4 Aralık 2010 Cumartesi

Güçlü Devlet?


Yaşadığımız günlerin doruklarda esen rüzgârı “güçlü devlet” özlemini saçıp savuruyor ve bu felsefe anayasa tasarısının hamurunu yoğuruyor.
Masallardaki ünlü “Tuba” ağacı gibi dünya anayasal tarihini tersine çevirdik.
Oysa insanlık, devlet gücünü sınırlamak, denetlemek; kişinin haklarını ve yönetime katılımını gerçekleştirmek için anayasayı icat etmiştir. 18. ve 19’uncu yüzyılların Batı dünyasında yürürlüğe giren bu özlem, şimdi dalga dalga bütün dünyayı sarıyor.
Peki, bizim “güçlü devlet” isteğimiz nereden kaynaklanıyor?
Çünkü varsayımlar üstüne şatolar kurmak istiyoruz. Güçlü devlet kavramıyla “güçlü iktidar” kavramını birbirine karıştırıyoruz. Sanıyoruz ki, devlet gücü el değiştirmez; oysa devletin gücü el değiştirdi mi hiç istenmeyen yönelişlere doğru direksiyon çevrilir de şaşıp kalırız.
*
Gerçekte “güçlü devlet” özleminin Türkiye’de özgül bir dayanağı da yok değil. Toplum yıllar boyunca terör ve anarşinin kanlı batağında öylesine çırpındı ki, “otorite” aranışı bireyleri kapsadı. Kim bilir?
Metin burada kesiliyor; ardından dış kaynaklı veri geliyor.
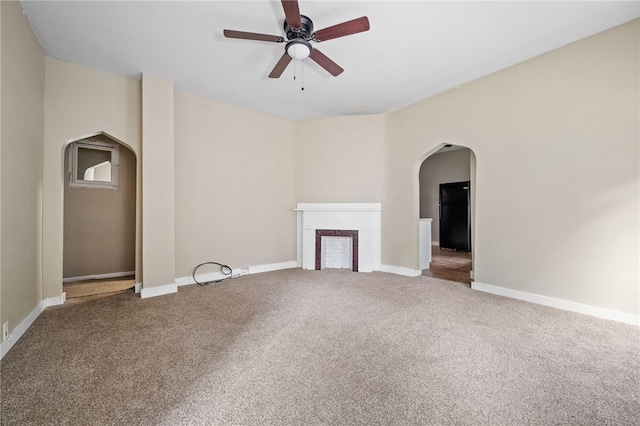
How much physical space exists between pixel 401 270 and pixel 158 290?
139 inches

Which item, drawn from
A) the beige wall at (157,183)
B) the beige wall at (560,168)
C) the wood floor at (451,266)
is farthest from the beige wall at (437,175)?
the beige wall at (157,183)

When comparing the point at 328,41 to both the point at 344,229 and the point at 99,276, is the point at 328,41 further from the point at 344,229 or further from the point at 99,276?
the point at 99,276

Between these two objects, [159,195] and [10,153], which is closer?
[10,153]

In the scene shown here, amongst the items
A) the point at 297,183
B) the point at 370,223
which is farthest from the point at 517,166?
the point at 297,183

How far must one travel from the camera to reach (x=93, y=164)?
172 inches

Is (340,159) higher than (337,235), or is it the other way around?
(340,159)

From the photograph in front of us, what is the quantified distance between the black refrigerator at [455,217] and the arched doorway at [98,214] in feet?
23.2

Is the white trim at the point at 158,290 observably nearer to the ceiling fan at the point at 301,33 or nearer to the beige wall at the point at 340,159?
the beige wall at the point at 340,159

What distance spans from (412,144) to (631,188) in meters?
2.48

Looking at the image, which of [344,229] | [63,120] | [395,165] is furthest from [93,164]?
[395,165]

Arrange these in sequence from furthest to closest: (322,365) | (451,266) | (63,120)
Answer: (451,266), (63,120), (322,365)

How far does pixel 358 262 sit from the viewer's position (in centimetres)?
466

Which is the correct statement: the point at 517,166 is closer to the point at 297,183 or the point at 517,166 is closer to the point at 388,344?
the point at 388,344

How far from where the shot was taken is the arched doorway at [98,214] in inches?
163
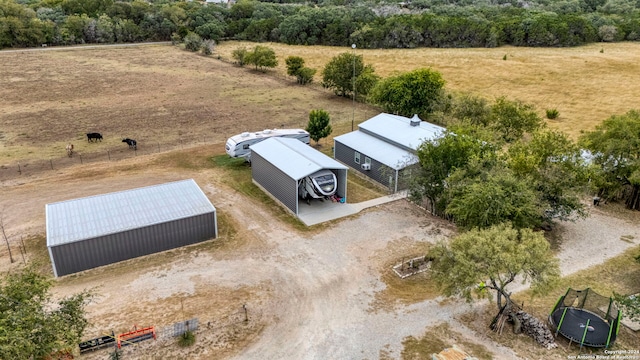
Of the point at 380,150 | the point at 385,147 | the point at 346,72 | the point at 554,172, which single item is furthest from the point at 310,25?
the point at 554,172

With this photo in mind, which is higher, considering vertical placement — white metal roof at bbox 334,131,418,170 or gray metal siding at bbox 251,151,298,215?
white metal roof at bbox 334,131,418,170

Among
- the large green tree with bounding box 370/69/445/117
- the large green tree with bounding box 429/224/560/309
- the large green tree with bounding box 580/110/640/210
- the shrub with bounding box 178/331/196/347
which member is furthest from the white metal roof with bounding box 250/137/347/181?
the large green tree with bounding box 580/110/640/210

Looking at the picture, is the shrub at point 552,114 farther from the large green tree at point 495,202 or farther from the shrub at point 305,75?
the shrub at point 305,75

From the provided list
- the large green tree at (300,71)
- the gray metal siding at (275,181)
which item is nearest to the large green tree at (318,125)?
the gray metal siding at (275,181)

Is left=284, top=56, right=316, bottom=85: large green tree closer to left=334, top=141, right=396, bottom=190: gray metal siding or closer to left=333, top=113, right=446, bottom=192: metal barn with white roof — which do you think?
left=333, top=113, right=446, bottom=192: metal barn with white roof

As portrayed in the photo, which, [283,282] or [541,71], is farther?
[541,71]

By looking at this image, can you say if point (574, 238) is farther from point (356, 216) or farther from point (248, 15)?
point (248, 15)

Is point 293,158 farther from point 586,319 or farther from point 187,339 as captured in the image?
point 586,319
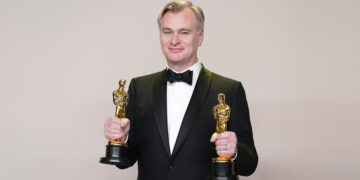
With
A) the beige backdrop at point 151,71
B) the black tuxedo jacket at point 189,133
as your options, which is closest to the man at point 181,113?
the black tuxedo jacket at point 189,133

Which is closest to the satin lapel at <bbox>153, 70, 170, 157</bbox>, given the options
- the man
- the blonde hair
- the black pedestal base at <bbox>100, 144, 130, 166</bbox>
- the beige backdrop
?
the man

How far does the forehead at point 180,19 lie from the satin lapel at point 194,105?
342 millimetres

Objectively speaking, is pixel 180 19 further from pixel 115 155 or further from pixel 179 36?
pixel 115 155

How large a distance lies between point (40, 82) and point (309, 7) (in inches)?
107

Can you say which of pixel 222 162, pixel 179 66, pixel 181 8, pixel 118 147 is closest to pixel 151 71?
pixel 179 66

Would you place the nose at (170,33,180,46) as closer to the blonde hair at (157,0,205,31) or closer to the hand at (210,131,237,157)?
the blonde hair at (157,0,205,31)

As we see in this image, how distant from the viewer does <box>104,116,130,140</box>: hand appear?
11.2 ft

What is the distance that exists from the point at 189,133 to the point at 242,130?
35 centimetres

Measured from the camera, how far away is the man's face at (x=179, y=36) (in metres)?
3.75

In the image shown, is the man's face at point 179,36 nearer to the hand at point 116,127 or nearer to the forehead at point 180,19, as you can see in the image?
the forehead at point 180,19

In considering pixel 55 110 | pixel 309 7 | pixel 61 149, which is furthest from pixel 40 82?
pixel 309 7

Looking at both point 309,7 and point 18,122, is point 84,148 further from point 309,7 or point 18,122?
point 309,7

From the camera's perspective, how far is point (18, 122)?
226 inches

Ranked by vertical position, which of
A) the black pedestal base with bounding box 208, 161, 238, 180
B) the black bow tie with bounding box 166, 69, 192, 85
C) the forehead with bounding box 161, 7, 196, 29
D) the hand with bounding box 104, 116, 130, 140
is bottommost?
the black pedestal base with bounding box 208, 161, 238, 180
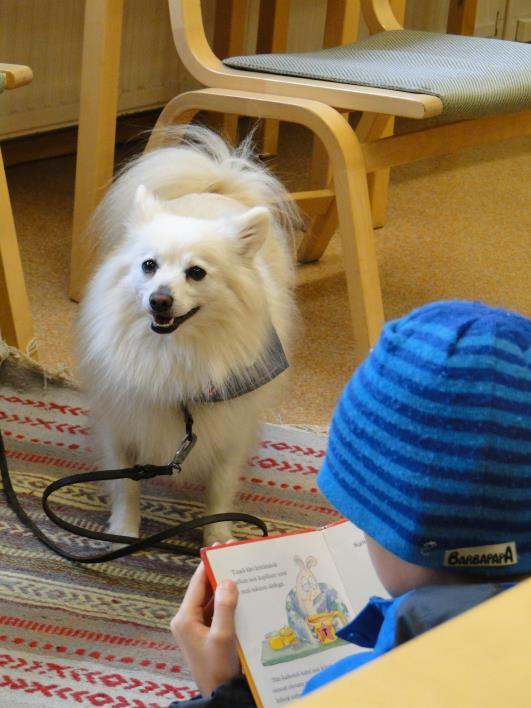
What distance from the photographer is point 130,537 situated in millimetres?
1425

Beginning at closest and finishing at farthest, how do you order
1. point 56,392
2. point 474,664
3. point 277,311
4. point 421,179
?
point 474,664 < point 277,311 < point 56,392 < point 421,179

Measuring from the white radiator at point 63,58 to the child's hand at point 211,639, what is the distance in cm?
228

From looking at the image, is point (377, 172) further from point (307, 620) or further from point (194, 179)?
point (307, 620)

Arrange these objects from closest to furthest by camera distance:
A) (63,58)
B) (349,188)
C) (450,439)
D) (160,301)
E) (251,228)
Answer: (450,439) → (160,301) → (251,228) → (349,188) → (63,58)

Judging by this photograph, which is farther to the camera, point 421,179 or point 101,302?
point 421,179

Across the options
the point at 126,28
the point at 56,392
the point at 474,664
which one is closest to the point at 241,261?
the point at 56,392

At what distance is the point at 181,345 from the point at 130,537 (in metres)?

Belki de terör ve anarşi, toplumun boynunu bükmesi ve kişilerin yılgınlaşması için özellikle pompalandı. “Pompacıbaşı” kafasındaki plana göre terör ve anarşi örgütlerini birbirine kışkırtıp, çatıştırıyordu.
Bir ülkede iç savaşa doğru tırmanma eğilimleri gösterebilecek ölçüde terör ve anarşiyi pompalayabilmek için var olan çelişkilerden yararlanılır.
Nasıl çelişkilerden?
1) Soy, 2) Mezhep, 3) Sınıf çelişkilerini keskinleştirmek, devletin içinde çatışmaların yatırımı sayılır. Türkiye’de çok uzun süre bu iş yapıldı. Dar ve kısır milliyetçilik kavramı kökü dışarda kapitalizmle birlikte gündeme girer. Anadolu’da ekonomik kalkınmanın yöntemini dışa bağımlı kapitalizme oturtan kafa, bu kuralı kuşkusuz biliyordu. Kapitalizmin eşitsiz ve adaletsiz gelişmesinin Doğu Anadolu’da bölücülüğü ve ayrılıkçılığı körükleyeceğini hesaplamak zor değildi.
Pompacıbaşı’nın bildiği başka gerçekler de vardı. Atatürk’ün hilafeti ve saltanatı kaldırarak laikliği devlet düzeni yapması, Anadolu’daki tarihsel mezhep kavgalarını ve çelişkilerini geriye itmişti. Alevi ve Sünni kavgalarını tarihin derinliklerine gömüyorduk. Eğer Öğretim Birliği Yasası (Tevhidi Tedrisat Kanunu) çok partili rejimden sonra kâğıt üzerinde kalmasaydı; din, siyasal içerikli eylem niteliği kazanmasaydı; terör ve anarşinin üstüne oturduğu çelişkilerden birisi daha yok olacaktı.
Ya sınıf çelişkisi?
Anayasamız “Hiçbir sınıf bir başka sınıf üzerine dikta kuramaz” diye yazar. Ama dışa bağımlı çarpık kapitalizmin otuz yıl pompalanması, sınıflar arasındaki çelişkiyi derinleştirdi. Kentleşme sürecinde gecekondulaşan toplumda lüks apartmanlar yükseldi. Servet-sefalet çelişkisini “pompacıbaşı” terör ve anarşiyi üretmek ve türetmek için kolaylıkla kullandı.
Eğer bu elverişli ortam yaratılmasaydı, Türkiye oyuna getirilemezdi.
“Güçlü devlet” istiyorsak toplum yaşamındaki çelişkileri sıfıra indirgeme yolunda çağdaş bir düzene doğru yürümemiz gerekiyor. Çelişkileri daha da derinleştirecek her önlem geleceğe doğru güvensizlik yatırımıdır.
Çağımızda “güçlü devlet” derin çelişkilerle yarılmış topraküstünde temellenemiyor. İnsanımızı özgürlük ve sosyal adalet savaşımına zorlamaktan kaçınırsak, sağlıklı devlet yapısı için en doğru yolu tutmuş oluruz.